[Start of Attachment]

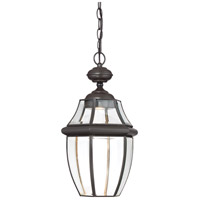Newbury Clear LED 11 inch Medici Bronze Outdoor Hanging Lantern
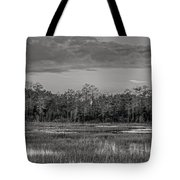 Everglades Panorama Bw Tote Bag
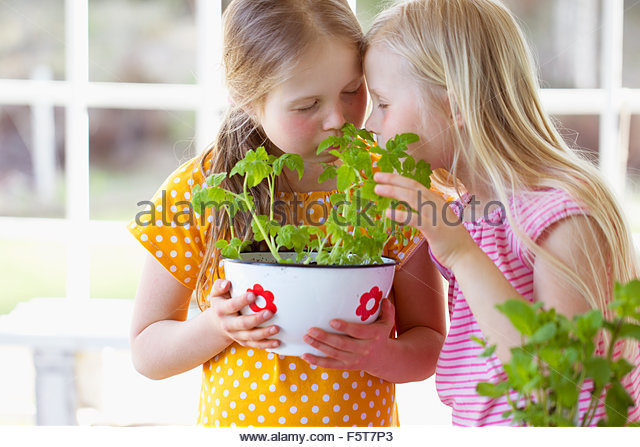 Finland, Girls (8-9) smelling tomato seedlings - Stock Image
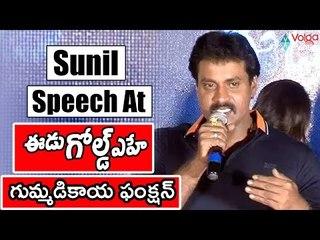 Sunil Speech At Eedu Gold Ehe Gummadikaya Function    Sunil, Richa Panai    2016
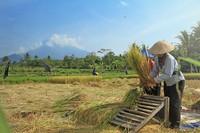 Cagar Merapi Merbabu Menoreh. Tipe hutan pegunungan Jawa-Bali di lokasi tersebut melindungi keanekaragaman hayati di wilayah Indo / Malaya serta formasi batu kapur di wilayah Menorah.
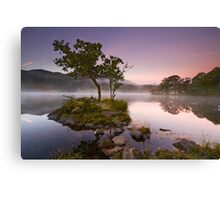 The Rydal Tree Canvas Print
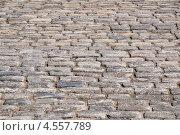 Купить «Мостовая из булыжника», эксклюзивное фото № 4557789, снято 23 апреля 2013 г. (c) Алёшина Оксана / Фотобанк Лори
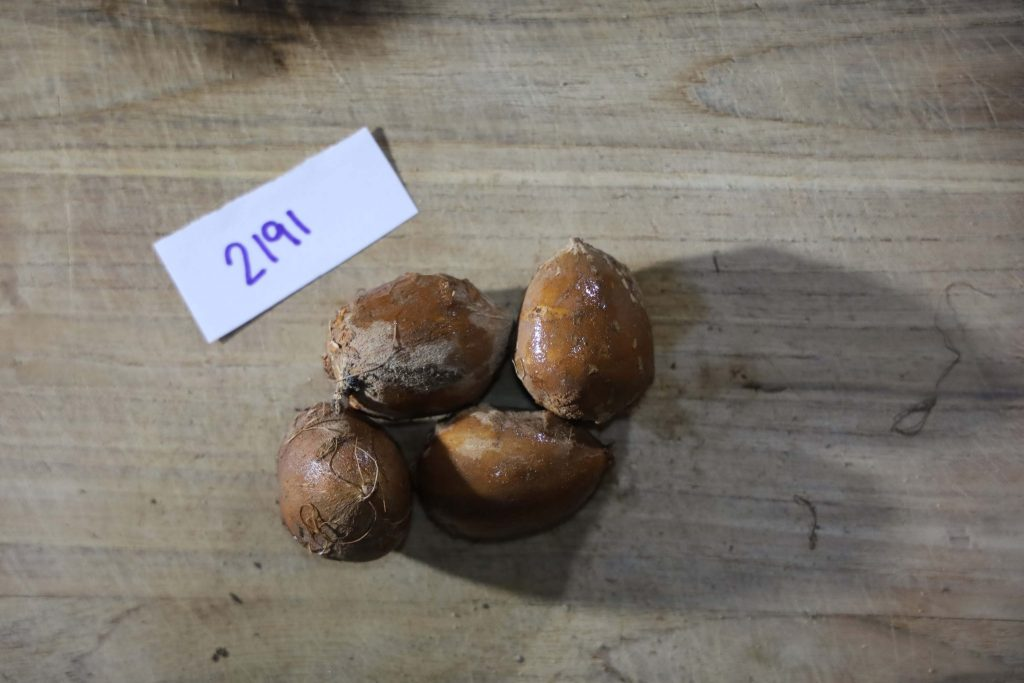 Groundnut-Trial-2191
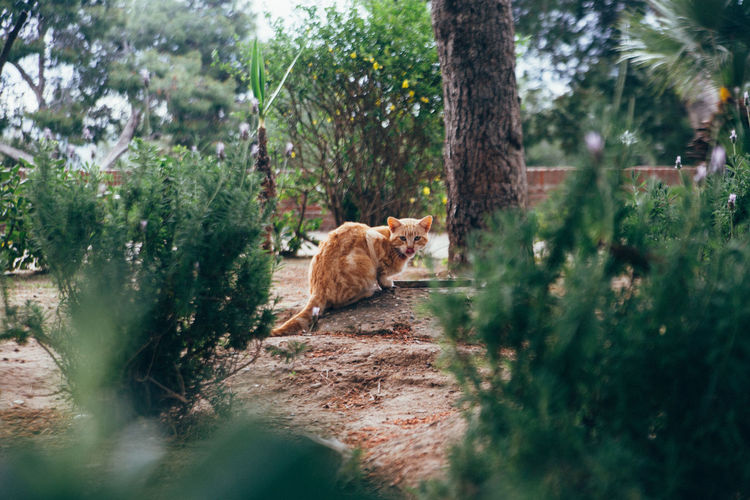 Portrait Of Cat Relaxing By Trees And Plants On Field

[End of Attachment]

- EXERCISE OBJECTIVE
From the first line above to the last, copy the records exactly but omit the pictures.

- ANSWER AREA
Newbury Clear LED 11 inch Medici Bronze Outdoor Hanging Lantern
 Everglades Panorama Bw Tote Bag
 Finland, Girls (8-9) smelling tomato seedlings - Stock Image
 Sunil Speech At Eedu Gold Ehe Gummadikaya Function    Sunil, Richa Panai    2016
 Cagar Merapi Merbabu Menoreh. Tipe hutan pegunungan Jawa-Bali di lokasi tersebut melindungi keanekaragaman hayati di wilayah Indo / Malaya serta formasi batu kapur di wilayah Menorah.
 The Rydal Tree Canvas Print
 Купить «Мостовая из булыжника», эксклюзивное фото № 4557789, снято 23 апреля 2013 г. (c) Алёшина Оксана / Фотобанк Лори
 Groundnut-Trial-2191
 Portrait Of Cat Relaxing By Trees And Plants On Field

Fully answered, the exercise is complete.